Daria Zane came to PBRC in 2019. She works on the Courtroom Advocacy Project, PBRC’s limited-scope courthouse-based pro bono clinics for consumers and tenants in Baltimore City and Prince George’s County. Daria is also an adjunct professor at the University of Baltimore School of Law and University of Maryland Carey School of Law. Before joining PBRC, Daria spent over 15 years litigating criminal and civil matters, representing plaintiffs and defendants. Daria graduated from the George Washington University Law School.
Where did you grow up? I grew up in Prince George’s County, Maryland, in Riverdale, which is near College Park. Though I have traveled a lot, including traveling to all 50 states, I have lived in Maryland my entire life.
Where did you go to school and what was your major/focus? I went to school locally, attending the University of Maryland, College Park, for undergrad, earning a B.S. in Business (Go Terps!). But, I always wanted to be a lawyer so when I graduated I immediately went on to the George Washington University Law School. I graduated with honors.
What brought you to Baltimore?
My first job out of law school, a temporary job that lasted a few months while awaiting the start of my judicial clerkship, was in Baltimore. And, then, years later, I returned to Baltimore when I began teaching at the University of Baltimore School of Law as an adjunct professor. I’m still teaching there now.
What are your interests/hobbies? I love hiking and the outdoors and, I was fortunate to have been an attorney with the Department of Justice’s Environment and Natural Resources Division when I first began to practice, where I handled cases affecting natural resources and public lands, such as the national parks and forests. (see photo). I am currently on a quest to visit all the national parks. I am also an avid soccer player and fan and runner.
How did you connect with PBRC? When I was working at the Maryland State Bar Association (MSBA), my office was on the same floor as PBRC’s offices and when I learned of volunteer opportunities, I signed up. I was fortunate when the opportunity arose to become part of PBRC’s staff.
What were you doing prior to working here? Immediately before PBRC, I worked at the MSBA as the Publications Attorney. I spent most of my career as an attorney with the Department of Justice, including as an Assistant United States Attorney in DC, handling civil and criminal matters. I also was a Special Master with the Court of Federal Claims for a few years and have worked at Whitman Walker Health, helping patients with legal matters. I am and have been an adjunct professor at the University of Baltimore School of Law for a number of years.

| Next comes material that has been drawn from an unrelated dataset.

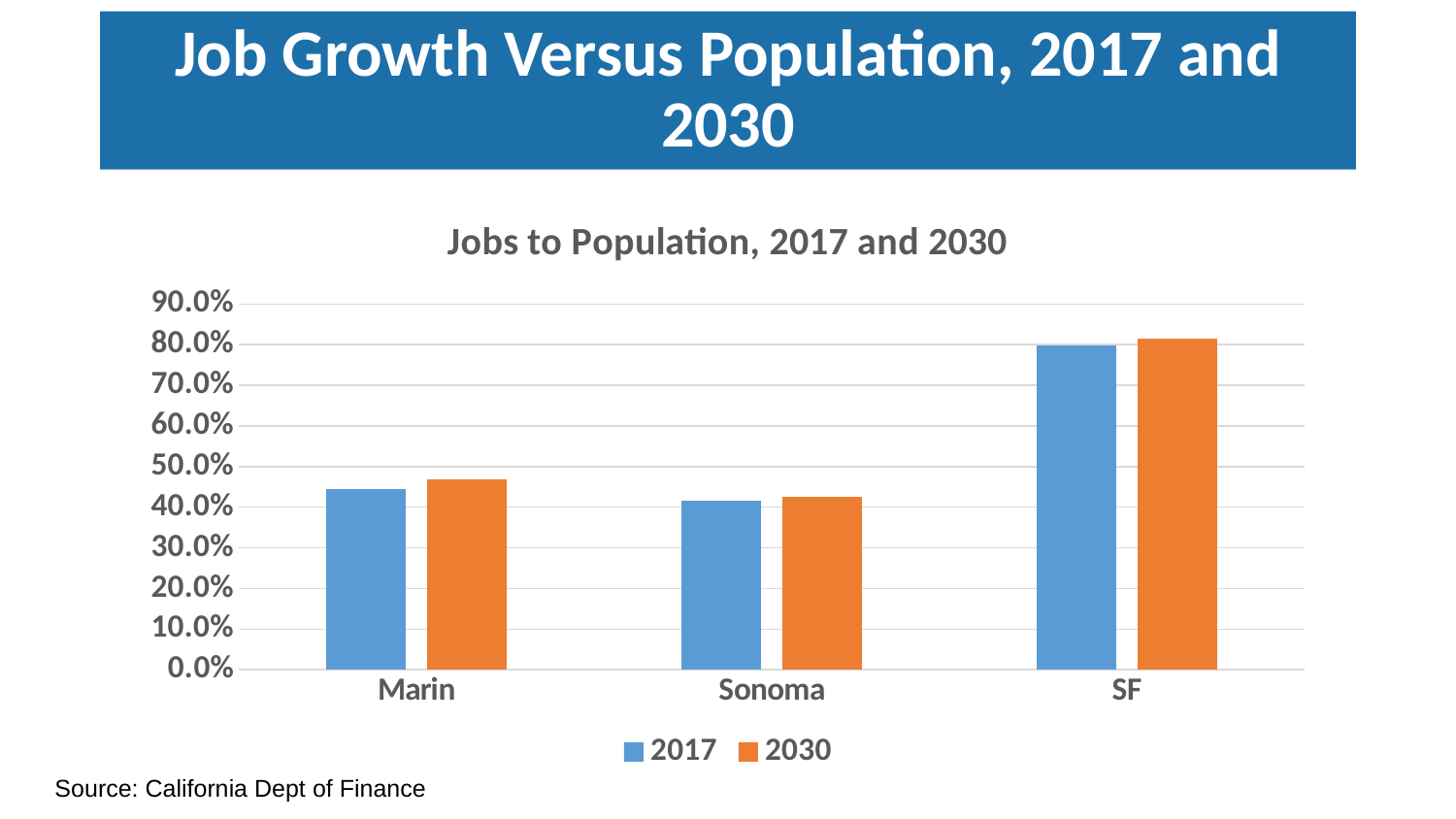
How many categories are shown on the x axis of the chart? 3 Which is larger, the 2017 value for SF or the 2017 value for Marin? SF How many series does the chart's legend list? 2 What are the two series listed in the chart's legend? 2017 and 2030 Which category has the lowest value for the 2030 series? Sonoma Which category has the highest value for the 2017 series? SF Which is larger, the 2030 value for Marin or the 2030 value for Sonoma? Marin Is the 2017 value for SF greater or less than 70.0%? greater What kind of chart is shown on the slide? bar chart Is the 2030 value for Sonoma greater or less than 40.0%? greater Is the 2017 value for Marin greater or less than 50.0%? less What is the title of the chart? Jobs to Population, 2017 and 2030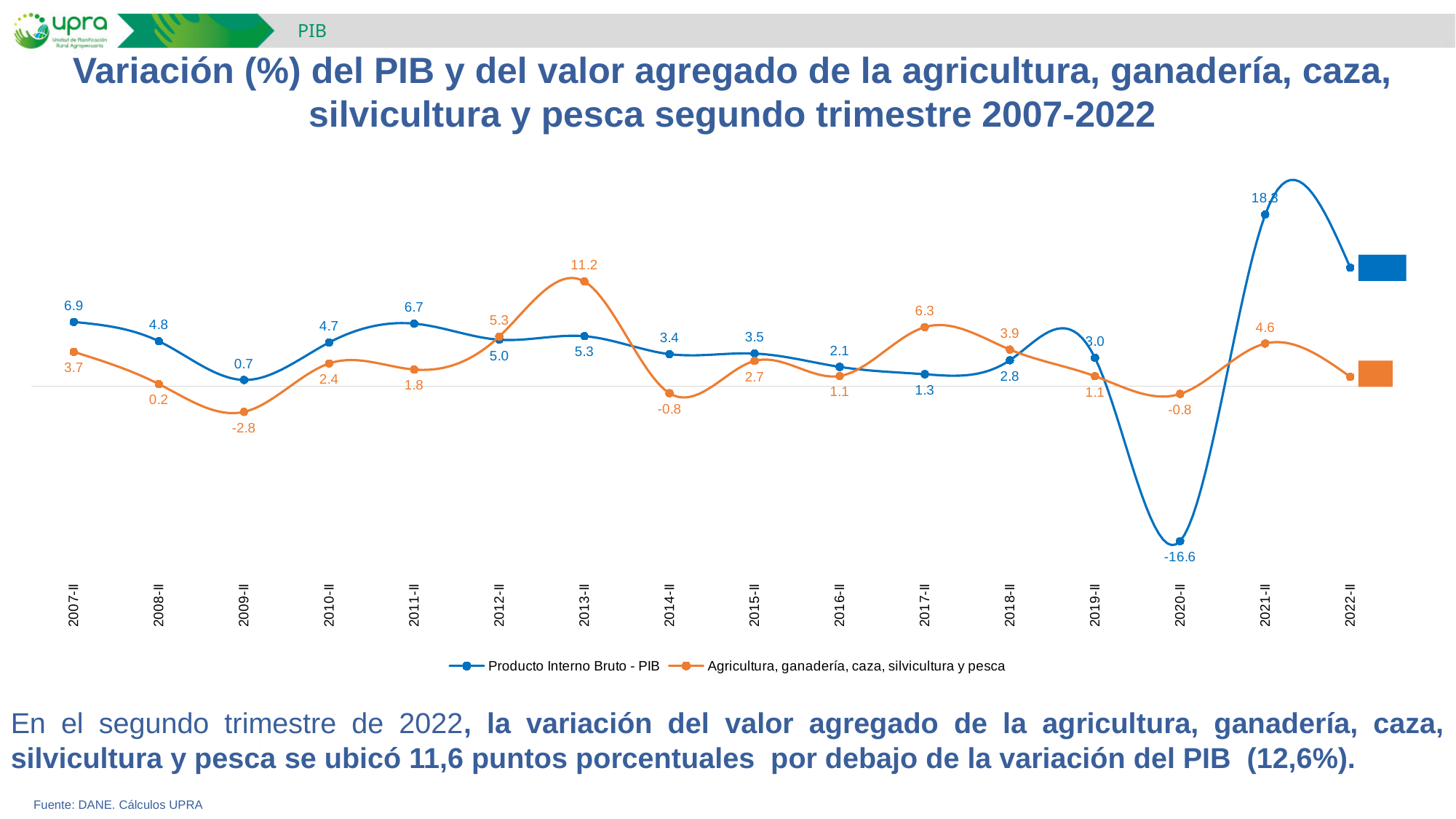
How many periods are shown on the x axis? 16 How many series does the legend list? 2 What is the difference between the Agricultura, ganadería, caza, silvicultura y pesca value and the PIB value in 2013-II? 5.9 In 2017-II, which series has the larger value: Producto Interno Bruto - PIB or Agricultura, ganadería, caza, silvicultura y pesca? Agricultura, ganadería, caza, silvicultura y pesca What is the value for Agricultura, ganadería, caza, silvicultura y pesca in 2009-II? -2.8 What is the value for Agricultura, ganadería, caza, silvicultura y pesca in 2013-II? 11.2 What type of chart is shown on the slide? Line chart In which period is the Agricultura, ganadería, caza, silvicultura y pesca value highest? 2013-II What colour is the line for Producto Interno Bruto - PIB? Blue In which period is the Producto Interno Bruto - PIB value lowest? 2020-II What is the value for Producto Interno Bruto - PIB in 2020-II? -16.6 What is the value for Producto Interno Bruto - PIB in 2009-II? 0.7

What do you do at PBRC? I work on the Court Advocacy Project (CAP), which consists of court-based clinics where staff and volunteer attorneys provide limited-scope pro bono representation to tenants and consumers in matters brought in the District Court in Baltimore City and Prince George’s County.

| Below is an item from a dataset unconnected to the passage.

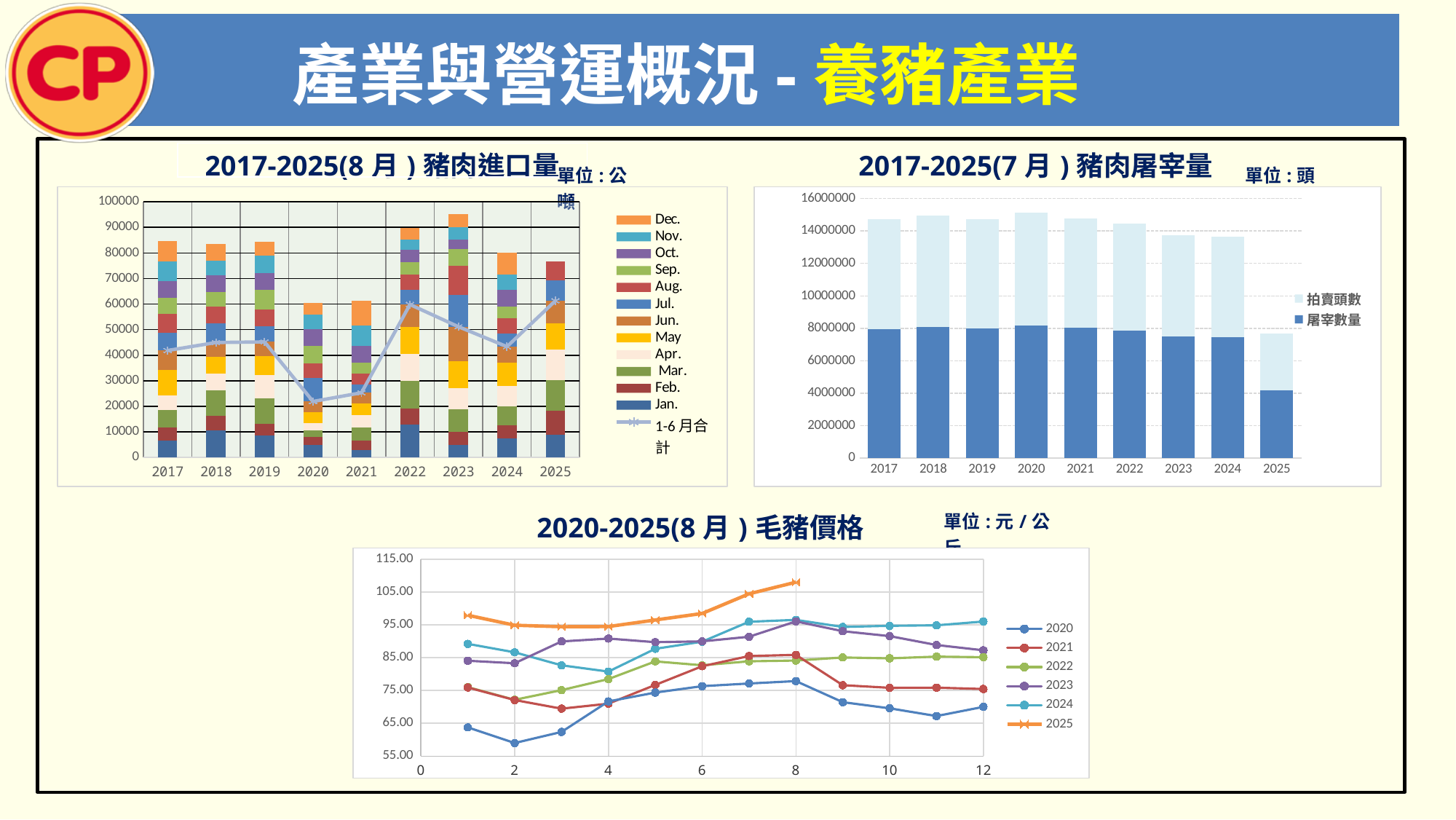
In the 2020-2025(8月) 毛豬價格 chart, does the 2025 line rise or fall from month 4 to month 8? rise How many years are shown on the x axis of the 2017-2025(8月) 豬肉進口量 chart? 9 In the 2017-2025(7月) 豬肉屠宰量 chart, which year has the lowest total? 2025 In the 2017-2025(7月) 豬肉屠宰量 chart, is the 屠宰數量 value for 2025 greater or less than 6000000? less What kind of chart is the 2017-2025(8月) 豬肉進口量 chart? stacked bar chart with a line In the 2020-2025(8月) 毛豬價格 chart, which year's line is highest at month 8? 2025 In the 2017-2025(8月) 豬肉進口量 chart, is the 1-6月合計 line value for 2020 greater or less than 30000? less In the 2017-2025(8月) 豬肉進口量 chart, is the total for 2023 greater or less than 90000? greater What kind of chart is the 2020-2025(8月) 毛豬價格 chart? line chart In the 2017-2025(8月) 豬肉進口量 chart, which year has the tallest stacked bar? 2023 How many series does the legend of the 2017-2025(7月) 豬肉屠宰量 chart list? 2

What is your proudest accomplishment? It is difficult to identify one matter as an outstanding accomplishment. I have been fortunate to be in a position to work to see that justice is done, including representing individuals that could not afford an attorney.
What quote has particular meaning to you? Because much of our work involves meeting and clients for the first time on their court date, where you cannot prepare in advance, I often keep in mind the saying, “blessed are the flexible” as a reminder to be prepared for the unexpected.
What has been your most meaningful experience with PBRC? Every day at PBRC providing pro bono advice and representation and working with volunteers is meaningful, knowing that you have ensured that your client received a just day in court and hopefully his or her life is a little better.
What do you appreciate about PBRC’s mission? I appreciate that PBRC serves so many and continually is seeking new ways to provide legal services to individuals who otherwise would not be able to afford them.
Tell us something random about yourself. Having not had the chance to play collegiate sports because of the lack of enforcement of Title IX, 15 years after graduating and while practicing law, I returned to school as a graduate student at Trinity University in Washington, D.C. and was a starter on my college soccer team.